Resistance to Change merupakan satu fenomena sebagai hasil dari proses perubahan, dengan melakukan hal-hal yang dapat mengurangi, memperlambat atau bahkan mendukung adanya perubahan tersebut. Pada penelitian ini RTC dimaksudkan sebagai skor individu sebagai sampel penelitian setelah diukur dengan kuesioner yang dikembangkan oleh Oreg (2003). Alat ukur ini diperoleh dari Resistance to Change Scale (RTCS). Resistance to change scale didisain dengan tujuan mengukur kecenderungan individu untuk bertahan terhadap perubahan, yang meliputi dimensi perilaku, kognitif, dan afektif. Terdapat enam sumber yang diidentifikasi dari RTCS yaitu, reluctance to lose control, cognitive rigidity, lack of psychological resilience, intolerance to adjustment period involved in change, preference for low levels of stimulation and novelty, dan reluctance to give up old habits. Dari keenam sumber tersebut, dibentuk menjadi empat faktor yang digunakan dalam alat ukur RTCS yaitu, routine seeking, emotional reaction, short-term focus, dan cognitive rigidity. Alat ukur RTC ini menggunakan penskalaan model Likert.
Variabel kepribadian proaktif dijelaskan sebagai kekhasan dalam diri individu yang tidak mengalami hambatan dari lingkungan dan tidak mudah terpengaruh perubahan lingkungan.
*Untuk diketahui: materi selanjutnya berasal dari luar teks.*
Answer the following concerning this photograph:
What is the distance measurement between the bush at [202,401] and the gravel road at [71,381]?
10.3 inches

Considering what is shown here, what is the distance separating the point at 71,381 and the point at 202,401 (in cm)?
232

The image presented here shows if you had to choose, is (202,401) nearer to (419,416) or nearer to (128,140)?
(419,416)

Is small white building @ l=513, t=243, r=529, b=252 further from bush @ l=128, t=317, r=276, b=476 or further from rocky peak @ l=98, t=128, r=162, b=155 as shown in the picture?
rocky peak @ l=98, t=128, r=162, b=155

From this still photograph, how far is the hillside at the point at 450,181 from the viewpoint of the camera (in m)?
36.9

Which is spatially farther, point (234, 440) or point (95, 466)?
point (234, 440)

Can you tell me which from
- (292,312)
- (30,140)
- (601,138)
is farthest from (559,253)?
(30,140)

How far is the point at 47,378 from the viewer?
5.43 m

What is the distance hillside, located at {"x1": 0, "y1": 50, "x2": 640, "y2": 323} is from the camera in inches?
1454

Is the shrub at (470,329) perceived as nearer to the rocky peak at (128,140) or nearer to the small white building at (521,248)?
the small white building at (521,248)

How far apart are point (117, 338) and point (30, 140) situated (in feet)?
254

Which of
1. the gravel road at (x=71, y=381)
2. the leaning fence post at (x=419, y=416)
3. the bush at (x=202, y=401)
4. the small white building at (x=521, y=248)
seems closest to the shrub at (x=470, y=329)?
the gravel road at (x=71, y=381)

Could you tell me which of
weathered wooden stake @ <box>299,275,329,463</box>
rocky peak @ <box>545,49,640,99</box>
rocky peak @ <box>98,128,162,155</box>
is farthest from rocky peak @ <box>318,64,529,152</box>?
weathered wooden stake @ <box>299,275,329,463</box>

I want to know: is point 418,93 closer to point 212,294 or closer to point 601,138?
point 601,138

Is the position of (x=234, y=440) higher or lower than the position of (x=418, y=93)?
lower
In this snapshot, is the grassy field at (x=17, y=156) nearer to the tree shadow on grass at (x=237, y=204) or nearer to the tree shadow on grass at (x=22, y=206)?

Untuk mengetahui hal ini, maka digunakan skor yang mencerminkan kepribadian proaktif yang dihasilkan oleh kuesioner  yang dikembangkan oleh Crant dan Bateman (1993). Alat ukur kepribadian proaktif yang digunakan dalam penelitian ini dikembangkan oleh Bateman dan Crant (1993), yaitu Proactive Personality Scale (PPS). Alat ukur ini dibentuk menggunakan pendekatan skala unidimensional dengan faktor tunggal yaitu proaktif. Alat ukur terdiri dari 17 butir pernyataanyang  menggunakan skala likert. Setiap pernyataan yang diajukan kepada responden memiliki lima kategori jawaban, yaitu “sangat tidak setuju” (STS), “tidak setuju” (TS), “netral” (N), “setuju” (S), dan “sangat setuju” (SS). Jarak antar kategori jawaban tersebut berskala interval dari 1 sampai 5 (Azwar, 2000; 2004).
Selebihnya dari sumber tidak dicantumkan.